→ **Your instructions**
Pick out every line of the items below that contains the string "instances", treating uppercase and lowercase as different, and copy each of those lines.
--- Dataset rows ---
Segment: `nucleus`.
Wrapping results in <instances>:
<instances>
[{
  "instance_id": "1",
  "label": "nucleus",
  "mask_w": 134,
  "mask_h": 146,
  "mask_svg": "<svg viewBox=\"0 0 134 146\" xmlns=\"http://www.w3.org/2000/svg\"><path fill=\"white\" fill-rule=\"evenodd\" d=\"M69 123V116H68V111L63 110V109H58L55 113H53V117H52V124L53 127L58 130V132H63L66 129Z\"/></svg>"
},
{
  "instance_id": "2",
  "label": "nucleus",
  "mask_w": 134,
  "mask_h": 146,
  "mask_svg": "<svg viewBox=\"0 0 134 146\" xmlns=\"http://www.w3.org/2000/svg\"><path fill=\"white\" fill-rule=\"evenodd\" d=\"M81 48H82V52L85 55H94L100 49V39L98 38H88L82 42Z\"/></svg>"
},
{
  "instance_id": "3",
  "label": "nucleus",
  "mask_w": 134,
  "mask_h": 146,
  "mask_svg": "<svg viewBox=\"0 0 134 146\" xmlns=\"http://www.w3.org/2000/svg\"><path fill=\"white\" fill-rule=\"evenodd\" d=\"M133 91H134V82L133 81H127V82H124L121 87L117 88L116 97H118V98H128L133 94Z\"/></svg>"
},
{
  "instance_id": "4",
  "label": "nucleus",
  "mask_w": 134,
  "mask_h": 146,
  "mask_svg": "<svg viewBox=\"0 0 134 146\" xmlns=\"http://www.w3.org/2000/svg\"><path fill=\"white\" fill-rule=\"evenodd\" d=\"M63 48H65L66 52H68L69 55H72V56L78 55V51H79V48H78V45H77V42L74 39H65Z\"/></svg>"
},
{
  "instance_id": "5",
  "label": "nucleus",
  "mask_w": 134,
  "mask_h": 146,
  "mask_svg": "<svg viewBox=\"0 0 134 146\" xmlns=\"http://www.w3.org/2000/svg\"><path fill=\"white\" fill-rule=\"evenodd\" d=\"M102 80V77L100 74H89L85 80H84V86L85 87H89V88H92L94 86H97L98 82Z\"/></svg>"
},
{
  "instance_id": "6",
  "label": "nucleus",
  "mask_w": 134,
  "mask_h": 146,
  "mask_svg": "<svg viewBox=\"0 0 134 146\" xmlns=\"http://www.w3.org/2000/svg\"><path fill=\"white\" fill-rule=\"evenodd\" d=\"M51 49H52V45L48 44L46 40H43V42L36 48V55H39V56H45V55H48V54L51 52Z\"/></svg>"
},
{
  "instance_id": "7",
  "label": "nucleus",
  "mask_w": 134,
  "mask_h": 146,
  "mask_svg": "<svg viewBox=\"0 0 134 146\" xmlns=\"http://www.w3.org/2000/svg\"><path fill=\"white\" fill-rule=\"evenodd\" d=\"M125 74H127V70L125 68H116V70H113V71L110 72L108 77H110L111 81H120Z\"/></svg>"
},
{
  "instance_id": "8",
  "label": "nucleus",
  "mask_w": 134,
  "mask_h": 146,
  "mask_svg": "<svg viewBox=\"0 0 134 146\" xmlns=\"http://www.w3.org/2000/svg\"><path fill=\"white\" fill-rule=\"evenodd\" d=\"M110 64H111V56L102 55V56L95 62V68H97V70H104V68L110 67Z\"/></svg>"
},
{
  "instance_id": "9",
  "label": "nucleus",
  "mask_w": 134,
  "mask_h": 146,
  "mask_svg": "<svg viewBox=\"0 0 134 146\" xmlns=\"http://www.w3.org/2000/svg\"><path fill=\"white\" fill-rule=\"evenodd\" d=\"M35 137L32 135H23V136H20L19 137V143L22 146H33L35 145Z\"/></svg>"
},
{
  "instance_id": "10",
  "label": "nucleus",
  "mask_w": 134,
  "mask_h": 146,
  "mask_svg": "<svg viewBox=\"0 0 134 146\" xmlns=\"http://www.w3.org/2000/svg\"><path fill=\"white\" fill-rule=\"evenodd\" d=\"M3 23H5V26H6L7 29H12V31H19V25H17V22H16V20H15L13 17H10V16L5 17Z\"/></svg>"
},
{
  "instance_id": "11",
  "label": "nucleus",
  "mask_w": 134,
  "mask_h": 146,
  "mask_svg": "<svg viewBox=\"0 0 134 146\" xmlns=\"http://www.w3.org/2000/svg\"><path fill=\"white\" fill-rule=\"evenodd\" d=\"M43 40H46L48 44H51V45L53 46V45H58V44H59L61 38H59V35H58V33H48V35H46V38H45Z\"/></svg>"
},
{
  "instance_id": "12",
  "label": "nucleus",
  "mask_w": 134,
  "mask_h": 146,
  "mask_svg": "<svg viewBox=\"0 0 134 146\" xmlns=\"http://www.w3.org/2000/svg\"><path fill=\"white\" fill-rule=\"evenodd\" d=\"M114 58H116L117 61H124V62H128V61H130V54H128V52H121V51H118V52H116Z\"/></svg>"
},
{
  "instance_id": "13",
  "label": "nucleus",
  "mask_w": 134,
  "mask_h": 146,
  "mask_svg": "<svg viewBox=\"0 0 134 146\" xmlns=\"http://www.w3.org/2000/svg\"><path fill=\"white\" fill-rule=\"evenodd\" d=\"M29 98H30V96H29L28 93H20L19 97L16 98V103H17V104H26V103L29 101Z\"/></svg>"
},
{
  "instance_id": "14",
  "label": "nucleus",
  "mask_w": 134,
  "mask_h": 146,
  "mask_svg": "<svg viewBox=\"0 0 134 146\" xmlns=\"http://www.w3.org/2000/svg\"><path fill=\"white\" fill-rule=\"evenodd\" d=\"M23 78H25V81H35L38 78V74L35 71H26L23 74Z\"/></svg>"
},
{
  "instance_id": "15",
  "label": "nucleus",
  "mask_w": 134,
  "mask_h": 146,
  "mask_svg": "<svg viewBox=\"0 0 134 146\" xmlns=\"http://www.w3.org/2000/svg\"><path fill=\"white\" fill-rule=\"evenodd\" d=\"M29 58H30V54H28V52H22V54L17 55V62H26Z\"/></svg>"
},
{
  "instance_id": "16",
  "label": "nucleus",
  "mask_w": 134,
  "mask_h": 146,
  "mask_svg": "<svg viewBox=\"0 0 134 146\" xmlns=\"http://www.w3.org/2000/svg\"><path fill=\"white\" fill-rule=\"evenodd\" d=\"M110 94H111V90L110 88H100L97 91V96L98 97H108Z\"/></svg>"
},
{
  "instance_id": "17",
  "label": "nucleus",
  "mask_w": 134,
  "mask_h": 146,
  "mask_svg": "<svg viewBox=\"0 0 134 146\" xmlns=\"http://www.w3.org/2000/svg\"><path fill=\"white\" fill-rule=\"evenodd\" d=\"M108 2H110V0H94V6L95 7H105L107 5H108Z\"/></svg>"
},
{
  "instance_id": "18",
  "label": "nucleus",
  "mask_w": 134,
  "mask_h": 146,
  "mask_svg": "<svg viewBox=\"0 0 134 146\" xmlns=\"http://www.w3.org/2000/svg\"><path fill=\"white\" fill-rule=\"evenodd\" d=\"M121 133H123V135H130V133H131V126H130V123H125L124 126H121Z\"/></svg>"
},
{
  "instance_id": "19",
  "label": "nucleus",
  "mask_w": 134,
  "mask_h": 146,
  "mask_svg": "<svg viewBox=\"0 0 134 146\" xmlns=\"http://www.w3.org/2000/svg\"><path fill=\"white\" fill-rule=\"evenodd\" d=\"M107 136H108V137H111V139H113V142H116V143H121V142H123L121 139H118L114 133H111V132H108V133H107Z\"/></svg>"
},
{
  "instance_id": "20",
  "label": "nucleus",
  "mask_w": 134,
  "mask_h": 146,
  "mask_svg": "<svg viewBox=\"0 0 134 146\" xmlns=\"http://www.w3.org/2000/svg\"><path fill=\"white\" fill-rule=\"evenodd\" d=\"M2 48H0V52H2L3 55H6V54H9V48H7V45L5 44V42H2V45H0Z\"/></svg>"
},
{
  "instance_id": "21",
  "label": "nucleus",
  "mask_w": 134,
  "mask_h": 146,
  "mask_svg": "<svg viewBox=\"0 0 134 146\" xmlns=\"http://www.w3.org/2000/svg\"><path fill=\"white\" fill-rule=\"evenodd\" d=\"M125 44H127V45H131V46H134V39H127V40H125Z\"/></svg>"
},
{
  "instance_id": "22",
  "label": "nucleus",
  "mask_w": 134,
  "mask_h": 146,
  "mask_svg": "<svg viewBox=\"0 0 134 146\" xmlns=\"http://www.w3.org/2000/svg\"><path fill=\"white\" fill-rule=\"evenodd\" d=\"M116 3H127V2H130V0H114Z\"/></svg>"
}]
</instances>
---
→ **Written answer**
Wrapping results in <instances>:
<instances>
</instances>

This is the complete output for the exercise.